"Es sind nicht alle Heime schlecht"
Bei den Führungskräften gibt es große Schwächen, die Unterbesetzung kommt noch oben drauf: Die ehemalige Altenpflegerin hat in "Nachts wach" die Bilanz ihres Berufslebens niedergeschrieben.

Von Roland Mischke
Berlin. war fast 20 Jahre lang Pflegerin in einem Altenheim, immer im Nachtdienst. In ihrem Buch "Nachts wach" beschreibt sie, was sie erlebt hat. Bedingung für das Interview war, dass sie inkognito bleibt und nicht die Stadt nennen muss, in dem das Heim steht, ihr ehemaliger Arbeitsplatz.
Frau Arlo, im Haus, in dem ich wohne, fragte ich eine 71-jährige Frau, ob sie später mal in ein Altenheim gehen würde. Die Antwort: "Nur mit einer Packung Zyankali!" Wie reagieren Sie?

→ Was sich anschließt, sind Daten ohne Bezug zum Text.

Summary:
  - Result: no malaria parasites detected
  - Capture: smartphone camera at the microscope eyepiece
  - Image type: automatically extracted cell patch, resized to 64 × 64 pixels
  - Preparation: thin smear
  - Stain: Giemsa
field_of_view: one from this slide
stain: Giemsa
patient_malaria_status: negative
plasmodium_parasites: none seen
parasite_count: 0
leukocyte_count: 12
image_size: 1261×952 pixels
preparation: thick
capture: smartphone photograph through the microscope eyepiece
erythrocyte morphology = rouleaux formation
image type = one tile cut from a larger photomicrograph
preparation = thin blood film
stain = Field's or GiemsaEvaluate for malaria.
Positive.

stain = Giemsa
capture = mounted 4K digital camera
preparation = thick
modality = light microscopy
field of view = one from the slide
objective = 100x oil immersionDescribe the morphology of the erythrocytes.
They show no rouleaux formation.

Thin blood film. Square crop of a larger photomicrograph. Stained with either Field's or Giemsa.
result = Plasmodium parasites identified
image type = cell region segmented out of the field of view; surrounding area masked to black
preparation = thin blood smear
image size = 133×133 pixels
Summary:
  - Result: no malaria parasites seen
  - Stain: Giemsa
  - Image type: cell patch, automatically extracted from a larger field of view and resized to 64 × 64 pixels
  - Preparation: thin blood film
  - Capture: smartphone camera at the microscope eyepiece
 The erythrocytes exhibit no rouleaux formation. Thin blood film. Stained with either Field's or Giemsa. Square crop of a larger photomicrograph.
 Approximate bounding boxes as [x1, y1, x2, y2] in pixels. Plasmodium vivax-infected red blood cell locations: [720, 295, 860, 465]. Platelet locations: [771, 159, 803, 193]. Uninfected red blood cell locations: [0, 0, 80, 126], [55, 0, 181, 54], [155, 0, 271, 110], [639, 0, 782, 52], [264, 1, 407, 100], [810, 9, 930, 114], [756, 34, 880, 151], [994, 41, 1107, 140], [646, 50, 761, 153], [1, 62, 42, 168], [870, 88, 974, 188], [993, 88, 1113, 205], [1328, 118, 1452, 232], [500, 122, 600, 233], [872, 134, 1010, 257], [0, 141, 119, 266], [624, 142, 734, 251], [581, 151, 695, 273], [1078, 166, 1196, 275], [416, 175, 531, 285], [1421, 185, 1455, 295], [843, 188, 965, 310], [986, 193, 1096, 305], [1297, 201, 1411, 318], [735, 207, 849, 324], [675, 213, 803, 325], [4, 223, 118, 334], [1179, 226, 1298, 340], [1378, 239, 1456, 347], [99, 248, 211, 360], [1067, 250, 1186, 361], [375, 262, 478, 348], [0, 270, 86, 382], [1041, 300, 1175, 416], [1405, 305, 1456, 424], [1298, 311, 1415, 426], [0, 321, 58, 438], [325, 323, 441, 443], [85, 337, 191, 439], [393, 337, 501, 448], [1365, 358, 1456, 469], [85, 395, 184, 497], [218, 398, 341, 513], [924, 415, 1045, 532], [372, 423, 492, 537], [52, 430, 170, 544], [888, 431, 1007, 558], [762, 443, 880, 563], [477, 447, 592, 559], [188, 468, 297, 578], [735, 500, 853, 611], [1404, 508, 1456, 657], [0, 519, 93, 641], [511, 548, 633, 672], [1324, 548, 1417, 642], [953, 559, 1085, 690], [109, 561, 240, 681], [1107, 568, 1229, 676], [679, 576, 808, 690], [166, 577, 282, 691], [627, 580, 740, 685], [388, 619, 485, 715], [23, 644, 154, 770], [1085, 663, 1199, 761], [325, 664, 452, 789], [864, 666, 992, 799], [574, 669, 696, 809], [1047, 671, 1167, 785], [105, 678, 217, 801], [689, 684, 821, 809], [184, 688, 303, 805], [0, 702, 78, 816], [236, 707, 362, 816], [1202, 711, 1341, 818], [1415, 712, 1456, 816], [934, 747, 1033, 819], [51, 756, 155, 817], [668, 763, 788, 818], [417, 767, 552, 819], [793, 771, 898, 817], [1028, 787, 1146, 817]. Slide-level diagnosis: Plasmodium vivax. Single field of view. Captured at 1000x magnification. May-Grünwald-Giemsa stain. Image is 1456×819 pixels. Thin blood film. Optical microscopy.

Mit dieser Einstellung bin ich überhaupt nicht einverstanden. Es sind nicht alle Heime schlecht, einige sind sogar ganz hervorragend. In meinem Buch steht hinten ein Interview mit dem Geschäftsführer mehrerer Pflegeeinrichtungen, Marcus Jogerst-Ratzka. Er kann gut erklären, dass sich in den letzten Jahren in der Altenpflege viel zum Positiven verändert hat. Die Bewohner brauchen kein Zyankali mitzuführen.
Wie war es bei Ihnen mit den Führungskräften?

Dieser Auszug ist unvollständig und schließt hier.